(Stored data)
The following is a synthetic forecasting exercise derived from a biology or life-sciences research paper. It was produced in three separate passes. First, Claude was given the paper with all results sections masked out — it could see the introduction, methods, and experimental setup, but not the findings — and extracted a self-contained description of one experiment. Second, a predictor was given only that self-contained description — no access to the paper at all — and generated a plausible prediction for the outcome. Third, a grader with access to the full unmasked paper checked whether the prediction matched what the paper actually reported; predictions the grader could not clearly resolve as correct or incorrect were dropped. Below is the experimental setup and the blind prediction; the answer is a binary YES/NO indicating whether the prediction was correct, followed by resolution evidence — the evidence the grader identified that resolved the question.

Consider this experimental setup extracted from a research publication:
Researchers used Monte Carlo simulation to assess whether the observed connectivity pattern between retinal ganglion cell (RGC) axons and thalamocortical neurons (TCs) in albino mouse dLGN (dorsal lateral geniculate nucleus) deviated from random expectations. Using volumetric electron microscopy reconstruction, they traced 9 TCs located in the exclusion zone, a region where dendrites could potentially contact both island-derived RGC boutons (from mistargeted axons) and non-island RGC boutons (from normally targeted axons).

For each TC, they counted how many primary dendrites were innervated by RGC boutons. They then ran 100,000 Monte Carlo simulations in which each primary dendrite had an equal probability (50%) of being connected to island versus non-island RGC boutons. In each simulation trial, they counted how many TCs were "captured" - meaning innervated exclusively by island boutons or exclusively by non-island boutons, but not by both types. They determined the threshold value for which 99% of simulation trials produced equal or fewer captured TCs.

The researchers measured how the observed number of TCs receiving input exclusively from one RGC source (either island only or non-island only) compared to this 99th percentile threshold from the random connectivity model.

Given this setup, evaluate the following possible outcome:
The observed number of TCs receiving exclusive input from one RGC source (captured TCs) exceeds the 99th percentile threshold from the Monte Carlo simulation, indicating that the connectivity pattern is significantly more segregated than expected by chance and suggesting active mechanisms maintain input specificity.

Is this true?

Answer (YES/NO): YES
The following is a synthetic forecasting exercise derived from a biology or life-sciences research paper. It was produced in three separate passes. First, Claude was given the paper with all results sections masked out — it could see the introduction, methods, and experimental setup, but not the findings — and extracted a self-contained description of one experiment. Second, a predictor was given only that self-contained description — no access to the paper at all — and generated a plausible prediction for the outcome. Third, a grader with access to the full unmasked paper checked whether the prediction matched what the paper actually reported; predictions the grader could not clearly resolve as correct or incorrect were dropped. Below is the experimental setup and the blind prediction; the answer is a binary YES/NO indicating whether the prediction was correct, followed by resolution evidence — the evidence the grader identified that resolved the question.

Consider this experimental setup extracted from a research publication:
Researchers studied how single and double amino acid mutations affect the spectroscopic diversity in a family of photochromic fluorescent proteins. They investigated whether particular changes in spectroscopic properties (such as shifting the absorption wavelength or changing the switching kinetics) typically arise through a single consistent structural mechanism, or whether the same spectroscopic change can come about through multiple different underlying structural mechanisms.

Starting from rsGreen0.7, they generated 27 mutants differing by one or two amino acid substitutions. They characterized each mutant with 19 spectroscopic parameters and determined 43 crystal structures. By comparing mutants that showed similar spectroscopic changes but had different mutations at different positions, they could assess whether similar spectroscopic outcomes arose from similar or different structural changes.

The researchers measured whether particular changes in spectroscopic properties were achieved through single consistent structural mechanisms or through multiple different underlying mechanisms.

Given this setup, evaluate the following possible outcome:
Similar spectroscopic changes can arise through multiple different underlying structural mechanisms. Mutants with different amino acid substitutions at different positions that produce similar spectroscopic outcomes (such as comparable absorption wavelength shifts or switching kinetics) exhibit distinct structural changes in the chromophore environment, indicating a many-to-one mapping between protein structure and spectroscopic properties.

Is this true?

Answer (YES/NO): YES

• _TASK_
Every record above should be output exactly.

• _ANSWER BELOW_
The following is a synthetic forecasting exercise derived from a biology or life-sciences research paper. It was produced in three separate passes. First, Claude was given the paper with all results sections masked out — it could see the introduction, methods, and experimental setup, but not the findings — and extracted a self-contained description of one experiment. Second, a predictor was given only that self-contained description — no access to the paper at all — and generated a plausible prediction for the outcome. Third, a grader with access to the full unmasked paper checked whether the prediction matched what the paper actually reported; predictions the grader could not clearly resolve as correct or incorrect were dropped. Below is the experimental setup and the blind prediction; the answer is a binary YES/NO indicating whether the prediction was correct, followed by resolution evidence — the evidence the grader identified that resolved the question.

Consider this experimental setup extracted from a research publication:
Researchers used Monte Carlo simulation to assess whether the observed connectivity pattern between retinal ganglion cell (RGC) axons and thalamocortical neurons (TCs) in albino mouse dLGN (dorsal lateral geniculate nucleus) deviated from random expectations. Using volumetric electron microscopy reconstruction, they traced 9 TCs located in the exclusion zone, a region where dendrites could potentially contact both island-derived RGC boutons (from mistargeted axons) and non-island RGC boutons (from normally targeted axons).

For each TC, they counted how many primary dendrites were innervated by RGC boutons. They then ran 100,000 Monte Carlo simulations in which each primary dendrite had an equal probability (50%) of being connected to island versus non-island RGC boutons. In each simulation trial, they counted how many TCs were "captured" - meaning innervated exclusively by island boutons or exclusively by non-island boutons, but not by both types. They determined the threshold value for which 99% of simulation trials produced equal or fewer captured TCs.

The researchers measured how the observed number of TCs receiving input exclusively from one RGC source (either island only or non-island only) compared to this 99th percentile threshold from the random connectivity model.

Given this setup, evaluate the following possible outcome:
The observed number of TCs receiving exclusive input from one RGC source (captured TCs) exceeds the 99th percentile threshold from the Monte Carlo simulation, indicating that the connectivity pattern is significantly more segregated than expected by chance and suggesting active mechanisms maintain input specificity.

Is this true?

Answer (YES/NO): YES
The following is a synthetic forecasting exercise derived from a biology or life-sciences research paper. It was produced in three separate passes. First, Claude was given the paper with all results sections masked out — it could see the introduction, methods, and experimental setup, but not the findings — and extracted a self-contained description of one experiment. Second, a predictor was given only that self-contained description — no access to the paper at all — and generated a plausible prediction for the outcome. Third, a grader with access to the full unmasked paper checked whether the prediction matched what the paper actually reported; predictions the grader could not clearly resolve as correct or incorrect were dropped. Below is the experimental setup and the blind prediction; the answer is a binary YES/NO indicating whether the prediction was correct, followed by resolution evidence — the evidence the grader identified that resolved the question.

Consider this experimental setup extracted from a research publication:
Researchers studied how single and double amino acid mutations affect the spectroscopic diversity in a family of photochromic fluorescent proteins. They investigated whether particular changes in spectroscopic properties (such as shifting the absorption wavelength or changing the switching kinetics) typically arise through a single consistent structural mechanism, or whether the same spectroscopic change can come about through multiple different underlying structural mechanisms.

Starting from rsGreen0.7, they generated 27 mutants differing by one or two amino acid substitutions. They characterized each mutant with 19 spectroscopic parameters and determined 43 crystal structures. By comparing mutants that showed similar spectroscopic changes but had different mutations at different positions, they could assess whether similar spectroscopic outcomes arose from similar or different structural changes.

The researchers measured whether particular changes in spectroscopic properties were achieved through single consistent structural mechanisms or through multiple different underlying mechanisms.

Given this setup, evaluate the following possible outcome:
Similar spectroscopic changes can arise through multiple different underlying structural mechanisms. Mutants with different amino acid substitutions at different positions that produce similar spectroscopic outcomes (such as comparable absorption wavelength shifts or switching kinetics) exhibit distinct structural changes in the chromophore environment, indicating a many-to-one mapping between protein structure and spectroscopic properties.

Is this true?

Answer (YES/NO): YES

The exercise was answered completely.